Find Median from Data Stream

Interview Prep

HardHeap / Priority Queueheapdesignstreaming

The problem

Design a class supporting two operations on a growing stream of integers: addNum(x) inserts a value; findMedian() returns the median of all values seen so far. addNum must be amortised O(log n); findMedian must be O(1).

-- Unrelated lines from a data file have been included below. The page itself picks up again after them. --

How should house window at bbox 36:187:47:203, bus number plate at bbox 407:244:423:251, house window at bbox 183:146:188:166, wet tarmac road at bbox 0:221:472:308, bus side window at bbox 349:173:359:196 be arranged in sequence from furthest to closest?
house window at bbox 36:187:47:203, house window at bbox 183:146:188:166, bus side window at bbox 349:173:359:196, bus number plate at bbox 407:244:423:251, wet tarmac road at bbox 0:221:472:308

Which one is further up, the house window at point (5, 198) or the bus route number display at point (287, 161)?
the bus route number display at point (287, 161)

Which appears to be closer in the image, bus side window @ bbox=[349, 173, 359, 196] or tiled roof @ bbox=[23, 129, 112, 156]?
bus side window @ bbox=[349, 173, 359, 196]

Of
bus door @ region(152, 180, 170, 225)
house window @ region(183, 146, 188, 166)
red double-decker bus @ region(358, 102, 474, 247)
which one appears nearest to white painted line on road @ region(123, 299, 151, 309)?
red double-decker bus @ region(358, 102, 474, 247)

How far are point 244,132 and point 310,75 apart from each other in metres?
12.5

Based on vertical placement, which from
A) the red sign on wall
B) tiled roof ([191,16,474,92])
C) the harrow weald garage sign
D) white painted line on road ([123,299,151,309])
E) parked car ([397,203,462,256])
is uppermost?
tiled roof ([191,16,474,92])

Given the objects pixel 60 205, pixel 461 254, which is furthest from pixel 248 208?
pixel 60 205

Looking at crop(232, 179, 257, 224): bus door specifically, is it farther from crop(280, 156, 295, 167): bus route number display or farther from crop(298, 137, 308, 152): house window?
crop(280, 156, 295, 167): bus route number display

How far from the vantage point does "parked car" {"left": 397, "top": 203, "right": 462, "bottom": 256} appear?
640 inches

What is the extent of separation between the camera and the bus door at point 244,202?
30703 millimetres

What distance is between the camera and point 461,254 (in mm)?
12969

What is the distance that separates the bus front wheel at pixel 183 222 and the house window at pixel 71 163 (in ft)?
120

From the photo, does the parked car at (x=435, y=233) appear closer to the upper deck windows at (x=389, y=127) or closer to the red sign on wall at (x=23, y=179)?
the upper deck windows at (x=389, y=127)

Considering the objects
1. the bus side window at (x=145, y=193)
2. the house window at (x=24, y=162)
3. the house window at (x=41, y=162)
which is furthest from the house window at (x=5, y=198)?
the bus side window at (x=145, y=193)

Why naive approaches don't fit

A sorted list gives O(1) median but O(n) insertion (need to shift). A BST balances the cost across both operations but is complex to implement and gets ugly with duplicates. The classic clean answer is two heaps: a max-heap of the lower half and a min-heap of the upper half. The median sits right between them.

class MedianFinderSorted:
    """Keep the data sorted; add is O(n), median is O(1)."""
    def __init__(self): self.a = []
    def addNum(self, x):
        # bisect.insort would do this in O(log n) lookup + O(n) shift
        import bisect; bisect.insort(self.a, x)
    def findMedian(self):
        n = len(self.a)
        return self.a[n // 2] if n % 2 else 0.5 * (self.a[n//2 - 1] + self.a[n//2])

Pattern: maintain a partition with heaps

Split the stream into lo (the smaller half, max-heap) and hi (the larger half, min-heap). Two invariants: every value in lo is ≤ every value in hi; the sizes differ by at most one (we let lo hold the extra when the total count is odd). With those invariants:

If the total is odd, the median is the top of lo.
If the total is even, the median is the average of the two tops.

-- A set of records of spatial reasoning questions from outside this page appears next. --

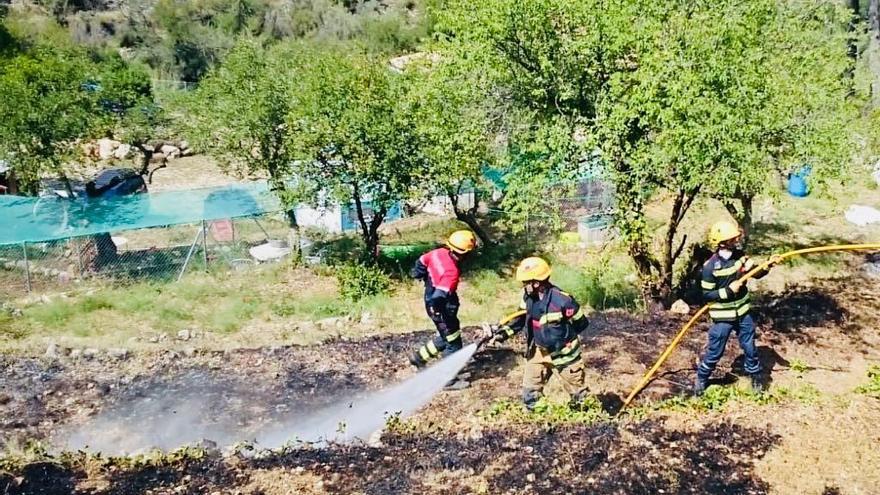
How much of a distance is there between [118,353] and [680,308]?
24.0 feet

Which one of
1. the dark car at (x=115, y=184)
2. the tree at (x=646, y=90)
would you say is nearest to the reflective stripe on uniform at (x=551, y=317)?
the tree at (x=646, y=90)

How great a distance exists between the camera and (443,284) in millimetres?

To insert: push to lo, then shuffle its top into hi (preserves the "lo ≤ hi" invariant), then rebalance sizes by moving from hi back to lo if needed.

Solution: two heaps

import heapq

class MedianFinder:
    """Two heaps. Lo is a MAX-heap (stores negated values), hi is a MIN-heap.
    Invariants:
      - All of lo <= all of hi.
      - |lo| - |hi| ∈ {0, 1}.    (lo gets the extra when total is odd)
    Median is lo's top, or the average of both tops.
    """
    def __init__(self):
        self.lo = []   # max-heap (negated)
        self.hi = []   # min-heap

    def addNum(self, x: int) -> None:
        # 1) Tentatively push to lo (max-heap) and shuffle its top to hi
        heapq.heappush(self.lo, -x)
        heapq.heappush(self.hi, -heapq.heappop(self.lo))
        # 2) Rebalance: keep |lo| >= |hi|
        if len(self.hi) > len(self.lo):
            heapq.heappush(self.lo, -heapq.heappop(self.hi))

    def findMedian(self) -> float:
        if len(self.lo) > len(self.hi):
            return -self.lo[0]
        return 0.5 * (-self.lo[0] + self.hi[0])

Python's heapq is min-only, so the max-heap is faked by negating on push and pop. A different language with a real max-heap (or a std::priority_queue<int>) makes this even cleaner.

Trace

Sequence: addNum(1), addNum(2), findMedian, addNum(3), findMedian

State invariants:  lo (max-heap) <= hi (min-heap), |lo| ∈ {|hi|, |hi|+1}.

addNum(1):
  push 1 to lo:        lo=[-1] (i.e. {1}), hi=[]
  shuffle top to hi:   lo=[],              hi=[1]
  rebalance:           lo=[-1],            hi=[]
  state: lo={1}, hi={}.

findMedian -> 1  (|lo|>|hi|, return -lo[0])  [not called yet at this point]

addNum(2):
  push 2 to lo:        lo=[-2,-1]={1,2}, hi=[]
  shuffle top to hi:   lo=[-1]={1},      hi=[2]
  rebalance:           same.            lo={1}, hi={2}.

findMedian -> (1 + 2) / 2 = 1.5

addNum(3):
  push 3 to lo:        lo=[-3,-1]={1,3}, hi=[2]
  shuffle top to hi:   lo=[-1]={1},      hi=[2,3]
  rebalance: |hi| > |lo|, move 2 to lo: lo=[-2,-1]={1,2}, hi=[3].
  state: lo={1,2}, hi={3}.

findMedian -> 2

Complexity

addNum: O(log n) — three heap operations.
findMedian: O(1).
Space: O(n).

Variations worth knowing

Constrained value range (e.g., 0..100): use a bucket count instead — O(1) addNum and O(range) median. Beats the heaps if the range is tiny.
Sliding window median: the heaps approach generalizes but needs lazy deletion of expired elements (or use a balanced BST / SortedList).
Find k-th smallest in a stream: a single bounded heap of size k handles top-k; the median trick generalizes to two heaps with a fractional offset for arbitrary quantiles.
Approximate median / quantiles: for huge streams, the t-digest and Greenwald-Khanna structures give sub-percent error with O(log² n) memory. Standard in observability stacks.